The task =
In the account below of a household tackling malnutrition in East Gojam, what vegetables are named as growing in Bayush Beyen's homestead garden?

Top of Document text

Household’s Experience to Tackle Malnutrition – East Gojam Experience, Ethiopia
Bayush Beyen lives in Qerer kebele, a rural kebele in Machakel woreda of the Amhara Regional State. She has seven children with the last one only three months old. She remembers that during her previous pregnancies, she used to eat little food to avoid having a big baby in her womb and facing difficulty at birth. After she had given birth, she did not take good care of her kids: she did not feed them colostrum; she did not exclusively breastfeed them during the first six months. She invariably used to feed them diluted cow milk and gruel.
As Bayush’s exposure to messages on health, child and maternal feeding, hygiene and sanitation increased with her frequent visits to nearby health post for different services, she realized the importance of maternal and child feeding. As a result, she prepared homestead gardening, which is now full of different types of vegetables, such as cabbage, carrot and beetroot, ‘all have been consumed at home, and will be consumed at home.’’ Bayush said.
In addition, she started keeping cows and sheep for milk and meat consumption for her family. She consumed vegetables, fruits, meat, milk and cereals during her later pregnancies. Her last child, a baby girl, is luckier than her siblings as she is being exclusively breastfed. After six months, Bayush said, she will still feed breastmilk and begin to feed her baby porridge enriched with animal products and vegetable from her garden. She has already experienced this as she had been giving similar food to her fifth child, who is now 4 years old daughter.
“You can go around and speak with mothers like me; you will witness the changes on child feeding and care, sanitation and health seeking practice, which we did not give attention to some years ago. Nutrition education is an integral part of the everyday lesson in the health posts we visit regularly. This is the time of enlightenment; every household is keen to know and be well informed about what to do during pregnancy and after. How to feed children has not been on the menu of health communication and education.’’ She asserted.
Bayush is branded as a ‘model family’ from which other women in her surrounding, even a woman of other localities learn good experiences.
Bayush’s house is of a quality her neighbours become envious of. It is separated from the kitchen and animals closure, which we cannot find in many of the rural settings in Ethiopia. The rooms are all neat and orderly with a shower, a toilet and hand-washing facilities close-by. The family fetches water from spring and wells. She boils the water before drinking, and as a result none of her kids has been seriously ill due to any water borne diseases. Bayush believes these facilities contribute to improved nutritional status of her children and herself.
The Role of Her Husband
Alem Abebe, Bayush’s hasband, is a priest and a farmer. He supports his wife in various ways. He takes care of the kids as much as Bayush does. He washes and feeds them. He fetches water. He generates the entire income of his family and has never been reluctant to give money for the purchase of whatever is required for his children’s nutrition.

Bottom of Document text
Top of The data

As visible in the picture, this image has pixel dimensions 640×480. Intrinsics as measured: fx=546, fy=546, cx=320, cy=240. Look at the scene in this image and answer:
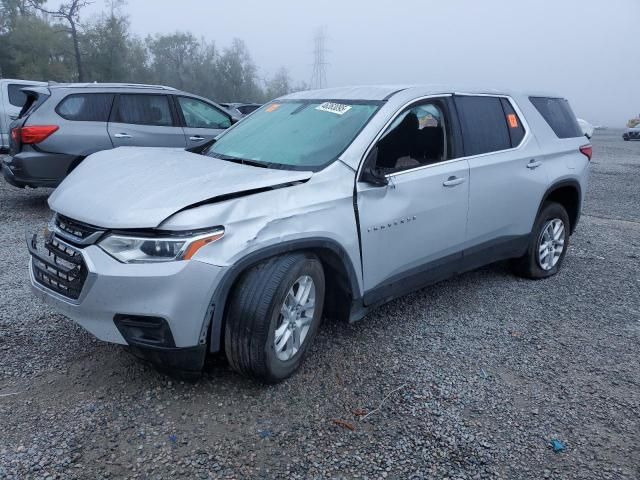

Bottom of The data

Response to this task =
Cabbage, carrot and beetroot.